→ Udostępniony fragment
List od Wiedźmy :-))))))))))))

Kocie pogawędki

Moderatorzy: Estraven, Moderatorzy

Post » Czw mar 21, 2002 11:51

O rany, z jednej strony radość i to wielka, a z drugiej łzy, nie jest to w porządku, pewnie uknuli plan i rzeczywiscie czekali, a jak one domowe to lepiej żeby rzeczywiscie je jak najprędzej przywieźć do domu bo o nieszczęście nietrudno. Ja tez bym chyba ryczala i obrazila sie na śmierć :evil: :evil:
No nie moge, jakoś to do mnie nie moze dotrzec ze tak mozna zrobic :evil:
Mijo
Obrazek

Mijo

 
Posty: 1747
Od: Wto lut 05, 2002 9:48
Lokalizacja: Warszawa

Post » Czw mar 21, 2002 11:53

Po pierwsze, Wiedźma musi spróbować szantażu emocjonalnego:
1. ja się tak denerwuję brakiem kotów, że tracę pokarm :roll:
2. Trochę cichych dni, jakim prawem decydujecie za mnie.
3. Były przez cała ciążę i nic się nie stało, co się teraz ma stać, a ja już.... :cry: (tu wpaść w histerie)

Po drugie: gratulacje dla Mamuśki i buziaczki dla Saszki.
...

→ Polecenie
Czy przepiszesz cały powyższy wpis z forum o kotach znak po znaku, bez żadnych zmian?

→ Dostępne dane

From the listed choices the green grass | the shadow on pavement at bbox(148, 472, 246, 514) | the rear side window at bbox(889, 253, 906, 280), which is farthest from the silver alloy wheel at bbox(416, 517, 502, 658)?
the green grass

→ Odpowiedź
List od Wiedźmy :-))))))))))))

Kocie pogawędki

Moderatorzy: Estraven, Moderatorzy

Post » Czw mar 21, 2002 11:51

O rany, z jednej strony radość i to wielka, a z drugiej łzy, nie jest to w porządku, pewnie uknuli plan i rzeczywiscie czekali, a jak one domowe to lepiej żeby rzeczywiscie je jak najprędzej przywieźć do domu bo o nieszczęście nietrudno. Ja tez bym chyba ryczala i obrazila sie na śmierć :evil: :evil:
No nie moge, jakoś to do mnie nie moze dotrzec ze tak mozna zrobic :evil:
Mijo
Obrazek

Mijo

 
Posty: 1747
Od: Wto lut 05, 2002 9:48
Lokalizacja: Warszawa

Post » Czw mar 21, 2002 11:53

Po pierwsze, Wiedźma musi spróbować szantażu emocjonalnego:
1. ja się tak denerwuję brakiem kotów, że tracę pokarm :roll:
2. Trochę cichych dni, jakim prawem decydujecie za mnie.
3. Były przez cała ciążę i nic się nie stało, co się teraz ma stać, a ja już.... :cry: (tu wpaść w histerie)

Po drugie: gratulacje dla Mamuśki i buziaczki dla Saszki.
...